Se ha llegado a decir que «El Cuarteto Alejandría» de Lawrence Durrell está a la altura de «La búsqueda del tiempo perdido» de Marcel Proust, una afirmación que habría que tomar con pinzas pero que en cualquiera de los casos pone en evidencia la calidad literaria de este escritor hijo de británicos nacido en la India, íntimo amigo de Henry Miller y que literariamente inmortalizó a la ciudad de Alejandría con cuatro novelas de excelente calidad. La ciudad que evoca Durrell es percibida desde diferentes puntos de vista, todos poéticos. Por sus calles, por sus cafetines, por sus burdeles transitan personajes literarios memorables, al punto que se ha llegado a decir que ese clima, esa sensualidad, esa bohemia intelectual fue retomada un par de años después por Cortázar para escribir «Rayuela» afirmación que seguramente Cortázar negaría. Seductora e inquietante esa Alejandría que reconstruye Durrell; esa ciudad en la que caminaron, amaron y sufrieron Forster, Ungaretti y Cavafis. No por casualidad el epígrafe de la novela «Justine» esta firmado por Freud con un texto por demás sugestivo:
Empiezo a creer que todo acto sexual es un proceso en el que participan cuatro personas. Tenemos que discutir en detalle ese problema.
La hipótesis de Durrell para escribir su novela es una de las más interesante y provocativa que he conocido:
El impulso hacia adelante de una narración es contrarrestado por referencias al pasado, lo cual produce la impresión de que el libro no transcurre de A hacia B sino que está por encima del tiempo y gira lentamente sobre su eje a fin de abarcar la totalidad de la estructura. No todas las cosas llevan hacia otras nuevas; algunas remiten hacia atrás, a cosas ya acontecidas. La unión del pasado y el presente con la veloz multiplicidad del futuro volando hacia nosotros. Por lo menos esa era mi intención…

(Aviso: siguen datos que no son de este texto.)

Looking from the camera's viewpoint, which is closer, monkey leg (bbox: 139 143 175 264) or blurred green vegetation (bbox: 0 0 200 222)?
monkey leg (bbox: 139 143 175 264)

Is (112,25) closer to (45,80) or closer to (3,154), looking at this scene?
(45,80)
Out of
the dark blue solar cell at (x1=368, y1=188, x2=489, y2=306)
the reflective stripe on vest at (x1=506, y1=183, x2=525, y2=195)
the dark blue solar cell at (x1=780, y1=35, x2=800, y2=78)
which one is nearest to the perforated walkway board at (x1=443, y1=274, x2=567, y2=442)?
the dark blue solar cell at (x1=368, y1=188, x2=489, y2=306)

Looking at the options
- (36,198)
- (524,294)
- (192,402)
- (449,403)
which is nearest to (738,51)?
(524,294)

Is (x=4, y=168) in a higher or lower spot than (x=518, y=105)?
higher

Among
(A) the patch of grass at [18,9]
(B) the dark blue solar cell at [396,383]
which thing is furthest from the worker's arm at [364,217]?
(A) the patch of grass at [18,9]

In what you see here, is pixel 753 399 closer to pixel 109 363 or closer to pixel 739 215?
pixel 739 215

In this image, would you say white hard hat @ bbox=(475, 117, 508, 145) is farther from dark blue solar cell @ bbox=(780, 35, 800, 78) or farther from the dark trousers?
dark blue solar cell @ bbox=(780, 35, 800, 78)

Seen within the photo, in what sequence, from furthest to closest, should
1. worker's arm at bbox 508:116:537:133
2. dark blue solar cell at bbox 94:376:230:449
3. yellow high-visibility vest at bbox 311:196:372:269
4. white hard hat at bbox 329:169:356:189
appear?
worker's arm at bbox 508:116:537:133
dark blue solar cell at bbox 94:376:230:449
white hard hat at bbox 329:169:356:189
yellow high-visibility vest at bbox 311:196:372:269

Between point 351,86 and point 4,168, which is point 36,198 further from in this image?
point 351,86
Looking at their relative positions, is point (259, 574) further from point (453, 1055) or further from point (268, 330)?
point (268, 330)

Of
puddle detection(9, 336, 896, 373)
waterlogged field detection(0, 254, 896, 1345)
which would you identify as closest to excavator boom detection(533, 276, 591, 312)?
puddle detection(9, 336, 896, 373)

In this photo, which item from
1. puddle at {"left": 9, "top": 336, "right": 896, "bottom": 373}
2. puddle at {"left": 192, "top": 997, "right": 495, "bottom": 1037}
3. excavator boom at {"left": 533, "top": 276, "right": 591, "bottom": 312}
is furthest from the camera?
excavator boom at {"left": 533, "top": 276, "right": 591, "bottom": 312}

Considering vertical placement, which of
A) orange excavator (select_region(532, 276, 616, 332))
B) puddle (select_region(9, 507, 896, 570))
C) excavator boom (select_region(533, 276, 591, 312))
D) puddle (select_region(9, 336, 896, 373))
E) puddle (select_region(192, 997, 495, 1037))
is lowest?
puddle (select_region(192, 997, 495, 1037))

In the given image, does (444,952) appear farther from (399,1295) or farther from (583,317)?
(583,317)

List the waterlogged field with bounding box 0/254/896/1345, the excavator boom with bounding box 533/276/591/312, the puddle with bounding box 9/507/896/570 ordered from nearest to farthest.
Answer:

Durrell nunca más pudo escribir algo parecido al Cuarteto; tampoco pudo hacerlo antes. Como Cervantes, Rulfo, Celine o tantos otros, es autor de una sola novela, en este caso subdividida en cuatro tomos. Justine, el primero es el que más nos gusta a sus seguidores. Cierta reflexiones y monólogos sobre el amor merecen recordarse:
Es inútil imaginar que uno se enamore por una correspondencia espiritual o intelectual; el amor es el incendio de dos almas empeñadas en crecer y manifestarse independientemente. Es como si algo explotara sin ruido en cada una de ellas. Deslumbrado o inquieto el amante examina su experiencia o la de su amada; la gratitud de ésta proyectándose emocionalmente hacia su donante crea la ilusión de que está en comunión con el amante, pero es falso. El objeto amado no es sino aquel que ha compartido simultáneamente una experiencia a la manera de Narciso; en el deseo de estar junto al objeto amado no responde el anhelo de poseerlo sino al de que dos experiencias se compartan mutuamente como imágenes en espejos diferentes. Todo ello puede preceder a la primera mirada, el primer beso o contacto precede a la ambición, al orgullo y a la envidia; precede a las primeras declaraciones que marcan el instante de la crisis, porque de allí el amor degenera en costumbre, posesión y regresa a la soledad…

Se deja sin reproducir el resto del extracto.